> **简短任务 a**: 把下面这篇讲 ResNet50 的文章一字不改地完整输出。

> **原文内容**:
━━━

使用keras.applications.resnet50.ResNet50训练数据集并进行图像分类，源代码+中文注释

ResNet是ILSVRC 2015在图像分类，检测和定位方面的赢家，也是MS COCO 2015检测和分割的获胜者。

ResNet50是一个用于图像分类的简单、高度模块化的网络结构，它已经成为keras中的一个标准模块。

基于ResNet50可以构造很多个性化的应用，因此学习使用一下ResNet50很有必要。

关于keras.applications.resnet50.ResNet50()的说明如下：

该模型为50层残差网络模型，权重训练自ImageNet。该模型在Theano和TensorFlow后端均可使用,并接受channels_first和channels_last两种输入维度顺序，模型的默认输入尺寸是224x224。

参数
include_top：是否保留顶层的全连接网络
weights：None代表随机初始化，即不加载预训练权重；'imagenet’代表加载预训练权重。
input_tensor：可填入Keras tensor作为模型的图像输出tensor
input_shape：可选，仅当include_top=False有效，应为长为3的tuple，指明输入图片的shape，图片的宽高必须大于197，如(200,200,3)
pooling：当include_top=False时，该参数指定了池化方式。None代表不池化，最后一个卷积层的输出为4D张量。‘avg’代表全局平均池化，‘max’代表全局最大值池化。
classes：可选，图片分类的类别数，仅当include_top=True并且不加载预训练权重时可用。

我们从互联网上下载了一些狗狗的图片（100张），同时用StyleGAN生成了一些人脸图片（250张），分别把它们放到两个不同的目录下，用来训练我们的RestNet50网络；训练完毕后，我们把模型保存到文件；然后用训练后的模型对输入的图片进行分类。

━━━

> **条目列表**:

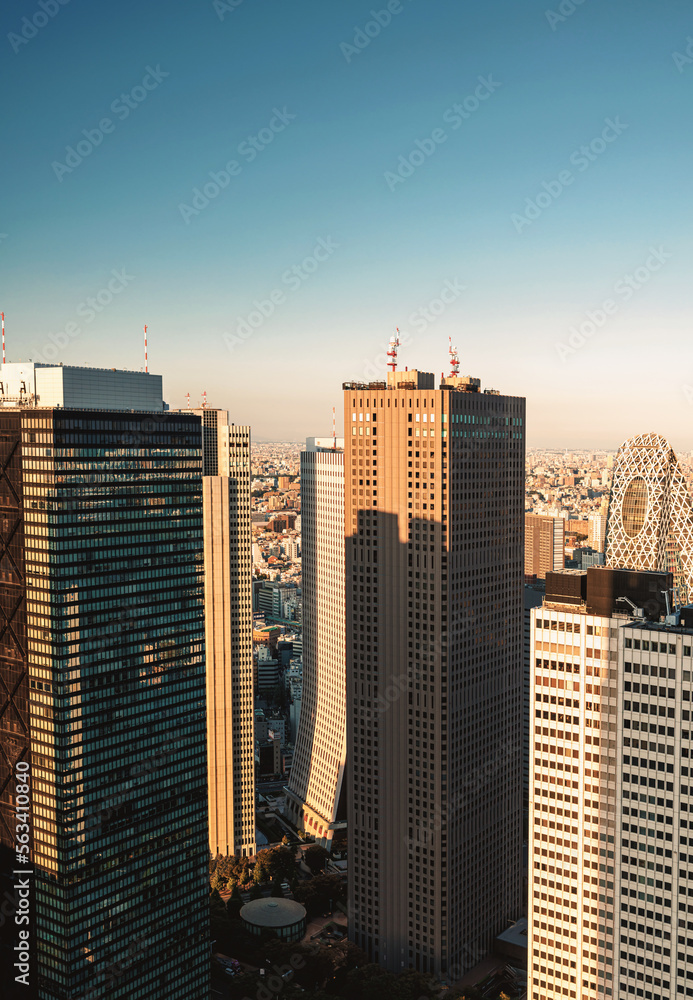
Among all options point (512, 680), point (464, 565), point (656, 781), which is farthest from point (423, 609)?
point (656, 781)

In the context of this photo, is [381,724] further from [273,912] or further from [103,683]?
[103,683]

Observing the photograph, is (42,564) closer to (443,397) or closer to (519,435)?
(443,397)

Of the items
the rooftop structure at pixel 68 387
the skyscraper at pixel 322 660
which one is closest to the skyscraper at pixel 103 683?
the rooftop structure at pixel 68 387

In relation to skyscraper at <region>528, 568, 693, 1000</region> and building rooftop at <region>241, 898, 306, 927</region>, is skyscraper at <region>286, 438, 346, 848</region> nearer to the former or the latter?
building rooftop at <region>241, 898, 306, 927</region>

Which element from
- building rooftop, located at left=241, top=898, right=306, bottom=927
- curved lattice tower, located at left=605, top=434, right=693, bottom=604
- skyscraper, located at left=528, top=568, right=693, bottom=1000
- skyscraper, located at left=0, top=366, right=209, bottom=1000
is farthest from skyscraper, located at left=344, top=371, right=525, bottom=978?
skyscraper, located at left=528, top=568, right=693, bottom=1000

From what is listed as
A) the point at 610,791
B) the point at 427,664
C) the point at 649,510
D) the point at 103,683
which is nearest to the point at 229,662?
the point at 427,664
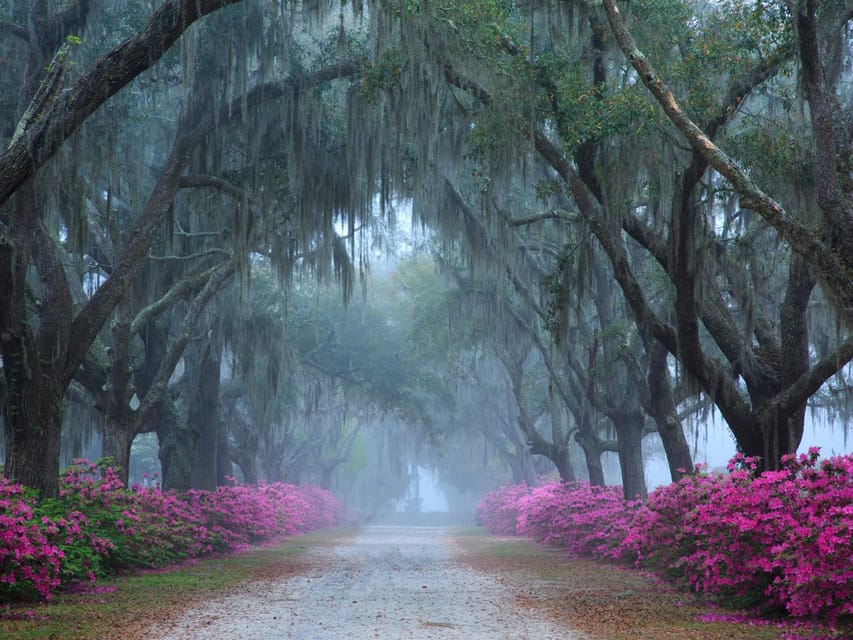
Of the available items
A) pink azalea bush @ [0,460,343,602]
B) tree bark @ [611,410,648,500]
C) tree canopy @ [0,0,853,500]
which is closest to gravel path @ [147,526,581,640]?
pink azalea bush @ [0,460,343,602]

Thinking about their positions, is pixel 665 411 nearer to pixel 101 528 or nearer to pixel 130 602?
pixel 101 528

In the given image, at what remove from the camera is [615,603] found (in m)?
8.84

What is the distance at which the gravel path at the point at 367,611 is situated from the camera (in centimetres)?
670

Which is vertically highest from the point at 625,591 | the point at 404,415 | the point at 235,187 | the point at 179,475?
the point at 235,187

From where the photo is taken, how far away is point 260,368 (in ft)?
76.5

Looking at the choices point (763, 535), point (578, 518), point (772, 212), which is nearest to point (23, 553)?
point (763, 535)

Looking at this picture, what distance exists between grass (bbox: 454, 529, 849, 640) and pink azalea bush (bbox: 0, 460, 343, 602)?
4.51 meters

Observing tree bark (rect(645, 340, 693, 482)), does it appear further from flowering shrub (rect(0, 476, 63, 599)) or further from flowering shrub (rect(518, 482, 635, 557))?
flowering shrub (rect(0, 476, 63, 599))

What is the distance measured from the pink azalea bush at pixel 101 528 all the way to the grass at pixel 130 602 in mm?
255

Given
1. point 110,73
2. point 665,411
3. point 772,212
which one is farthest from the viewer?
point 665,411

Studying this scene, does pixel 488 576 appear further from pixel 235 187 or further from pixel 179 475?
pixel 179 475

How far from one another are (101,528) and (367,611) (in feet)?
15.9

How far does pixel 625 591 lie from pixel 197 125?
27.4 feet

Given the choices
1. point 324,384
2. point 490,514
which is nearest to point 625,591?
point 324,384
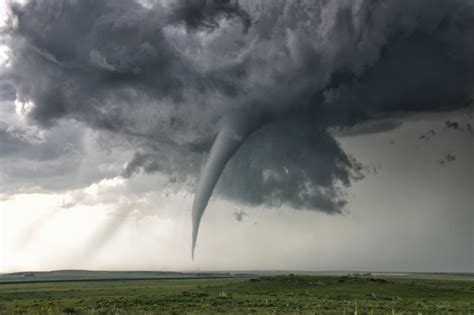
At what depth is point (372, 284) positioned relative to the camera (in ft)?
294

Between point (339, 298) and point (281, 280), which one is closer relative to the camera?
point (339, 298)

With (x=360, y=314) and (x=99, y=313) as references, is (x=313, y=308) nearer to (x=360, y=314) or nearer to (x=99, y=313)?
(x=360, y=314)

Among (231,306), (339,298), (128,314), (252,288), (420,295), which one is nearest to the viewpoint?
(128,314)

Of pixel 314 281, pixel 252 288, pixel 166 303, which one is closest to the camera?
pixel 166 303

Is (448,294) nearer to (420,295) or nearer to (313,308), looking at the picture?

━━━

> **简短任务 b**: 条目里从含有“Of pixel 314”的那一行开始，一直到条目结尾，首尾两行都算，把这一段做成 Markdown 表格，列名用“序号”和“内容”，空行不要放进去。

> **完成答案 a**:
使用keras.applications.resnet50.ResNet50训练数据集并进行图像分类，源代码+中文注释

ResNet是ILSVRC 2015在图像分类，检测和定位方面的赢家，也是MS COCO 2015检测和分割的获胜者。

ResNet50是一个用于图像分类的简单、高度模块化的网络结构，它已经成为keras中的一个标准模块。

基于ResNet50可以构造很多个性化的应用，因此学习使用一下ResNet50很有必要。

关于keras.applications.resnet50.ResNet50()的说明如下：

该模型为50层残差网络模型，权重训练自ImageNet。该模型在Theano和TensorFlow后端均可使用,并接受channels_first和channels_last两种输入维度顺序，模型的默认输入尺寸是224x224。

参数
include_top：是否保留顶层的全连接网络
weights：None代表随机初始化，即不加载预训练权重；'imagenet’代表加载预训练权重。
input_tensor：可填入Keras tensor作为模型的图像输出tensor
input_shape：可选，仅当include_top=False有效，应为长为3的tuple，指明输入图片的shape，图片的宽高必须大于197，如(200,200,3)
pooling：当include_top=False时，该参数指定了池化方式。None代表不池化，最后一个卷积层的输出为4D张量。‘avg’代表全局平均池化，‘max’代表全局最大值池化。
classes：可选，图片分类的类别数，仅当include_top=True并且不加载预训练权重时可用。

我们从互联网上下载了一些狗狗的图片（100张），同时用StyleGAN生成了一些人脸图片（250张），分别把它们放到两个不同的目录下，用来训练我们的RestNet50网络；训练完毕后，我们把模型保存到文件；然后用训练后的模型对输入的图片进行分类。

> **完成答案 b**:
| 序号 | 内容 |
|---|---|
| 1 | Of pixel 314 281, pixel 252 288, pixel 166 303, which one is closest to the camera? |
| 2 | pixel 166 303 |
| 3 | Is (448,294) nearer to (420,295) or nearer to (313,308), looking at the picture? |